Kayakave Kailasa (work is worship) and Nudidante Nade (walk the talk) were some of the Basavanna’s vachanas that Rahul invoked during his attacks on Prime Minister Narendra Modi. And he did more than that. Rahul visited the influential Lingayat religious centres – Gavimutt in Koppal, Sharana Basaveshwara Temple in Kalaburagi, the Murugha Mutt in Dharwad and the Anubhava Mantapa at Basavakalyan in Bidar. “What Rahul tried to do was hit two birds with one stone,” said A Narayana, who teaches politics and public policy at Azim Premji University. “Basavanna’s appeal is beyond Lingayats. Even Dalits and OBCs, who form the Congress’ core constituency, identify with Basavanna.”

The Hyderabad-Karnataka and Mumbai-Karnataka regions comprise 96 out of 224 Assembly segments in the state. Although a BJP bastion, the Congress did well here in the 2013 polls owing to Yeddyurappa forming his own party that ended up splitting the BJP’s votes.

According to Narayana, invoking Basavanna is in line with the Congress’ new approach towards Hindutva. “The party seems to want to steer clear of its pro-Muslim image and champion the cause of inclusive Hindutva.
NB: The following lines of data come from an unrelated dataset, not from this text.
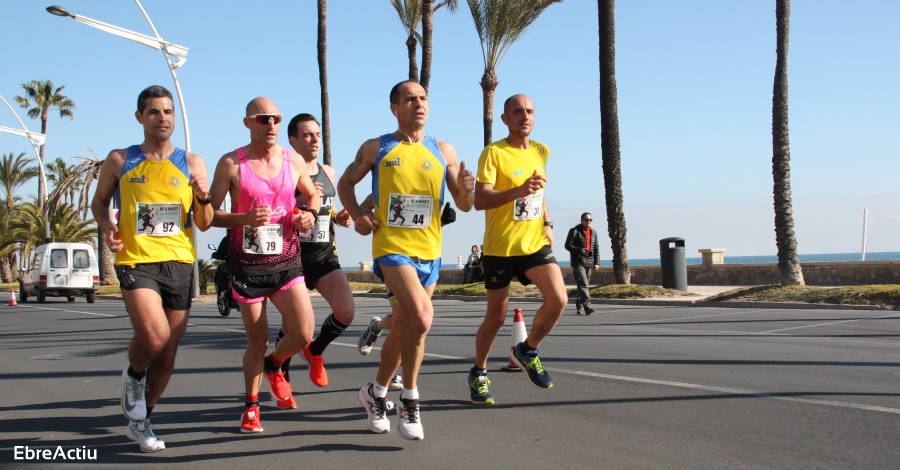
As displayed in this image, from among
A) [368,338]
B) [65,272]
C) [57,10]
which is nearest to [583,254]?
[368,338]

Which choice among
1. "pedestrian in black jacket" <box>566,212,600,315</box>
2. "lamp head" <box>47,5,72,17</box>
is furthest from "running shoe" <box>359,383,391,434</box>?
"lamp head" <box>47,5,72,17</box>

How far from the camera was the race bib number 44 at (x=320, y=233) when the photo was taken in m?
6.39

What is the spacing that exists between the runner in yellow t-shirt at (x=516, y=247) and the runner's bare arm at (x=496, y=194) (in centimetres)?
10

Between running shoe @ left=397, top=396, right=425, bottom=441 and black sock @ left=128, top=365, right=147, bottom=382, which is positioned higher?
black sock @ left=128, top=365, right=147, bottom=382

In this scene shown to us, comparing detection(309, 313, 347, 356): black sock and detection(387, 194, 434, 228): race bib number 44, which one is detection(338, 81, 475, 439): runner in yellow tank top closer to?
detection(387, 194, 434, 228): race bib number 44

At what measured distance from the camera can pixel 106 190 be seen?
4.88 meters

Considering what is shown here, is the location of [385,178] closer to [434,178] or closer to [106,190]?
[434,178]

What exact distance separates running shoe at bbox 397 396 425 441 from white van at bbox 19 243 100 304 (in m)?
24.4

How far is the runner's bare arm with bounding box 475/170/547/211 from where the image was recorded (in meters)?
5.18

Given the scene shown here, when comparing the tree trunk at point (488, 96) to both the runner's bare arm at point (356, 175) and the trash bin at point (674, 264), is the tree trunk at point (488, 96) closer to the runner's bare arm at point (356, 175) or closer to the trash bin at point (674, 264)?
the trash bin at point (674, 264)

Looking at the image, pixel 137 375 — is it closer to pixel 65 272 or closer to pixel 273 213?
pixel 273 213

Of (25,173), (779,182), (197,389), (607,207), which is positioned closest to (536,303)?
(607,207)

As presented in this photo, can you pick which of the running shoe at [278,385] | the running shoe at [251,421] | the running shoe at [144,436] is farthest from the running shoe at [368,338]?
the running shoe at [144,436]

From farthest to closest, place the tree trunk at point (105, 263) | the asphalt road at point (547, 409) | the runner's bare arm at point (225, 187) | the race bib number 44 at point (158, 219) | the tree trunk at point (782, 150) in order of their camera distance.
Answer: the tree trunk at point (105, 263) < the tree trunk at point (782, 150) < the runner's bare arm at point (225, 187) < the race bib number 44 at point (158, 219) < the asphalt road at point (547, 409)
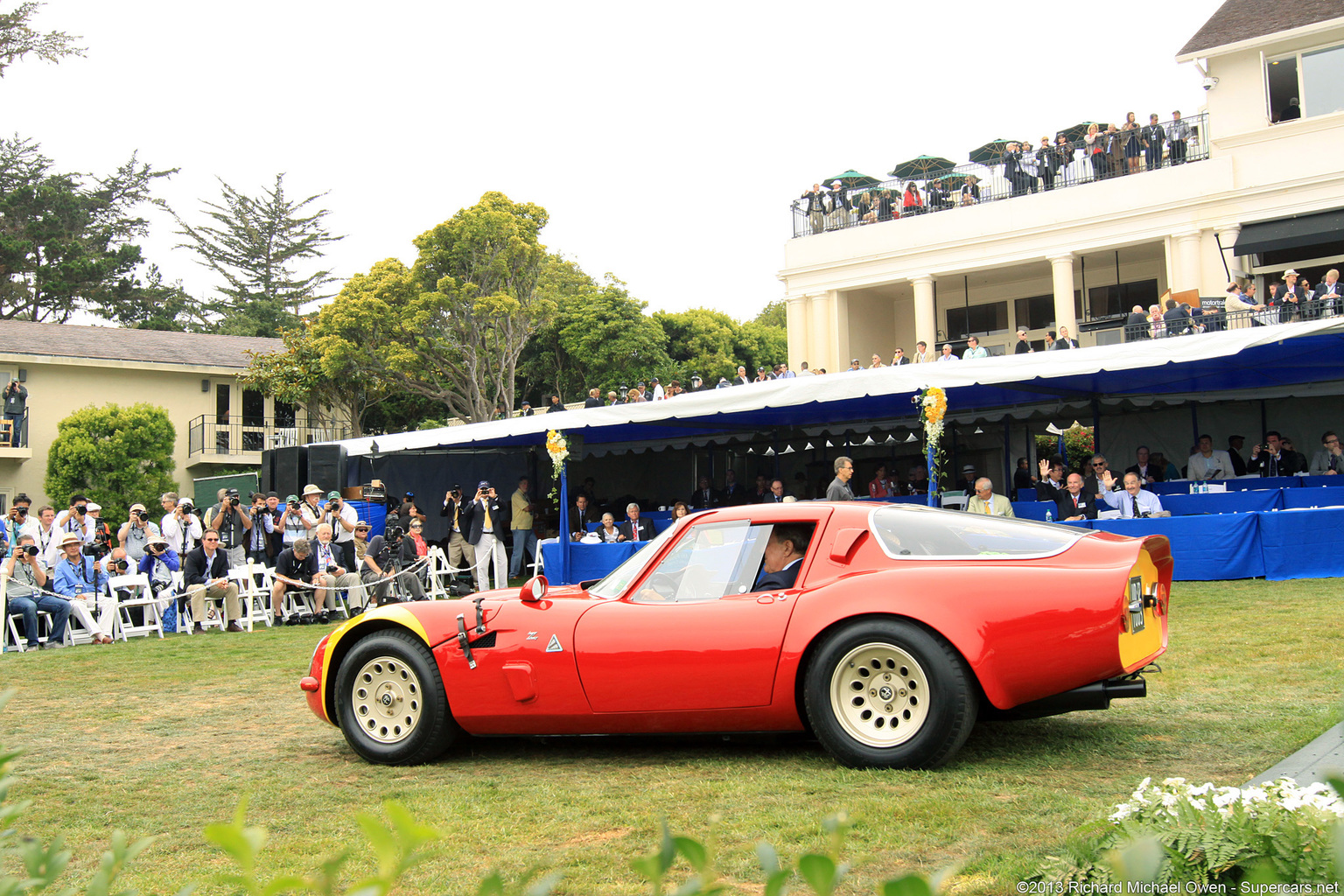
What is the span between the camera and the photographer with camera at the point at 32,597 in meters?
12.4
Rahul also played safe by directly reaching out to Lingayats, because the BJP has accused his party of trying to divide the community through the separate religion movement,” Narayana said. Even Modi has taken to Basavanna of late – he hailed the Anubhava Mantapa in Parliament recently – as both parties look to woo his followers ahead of the polls.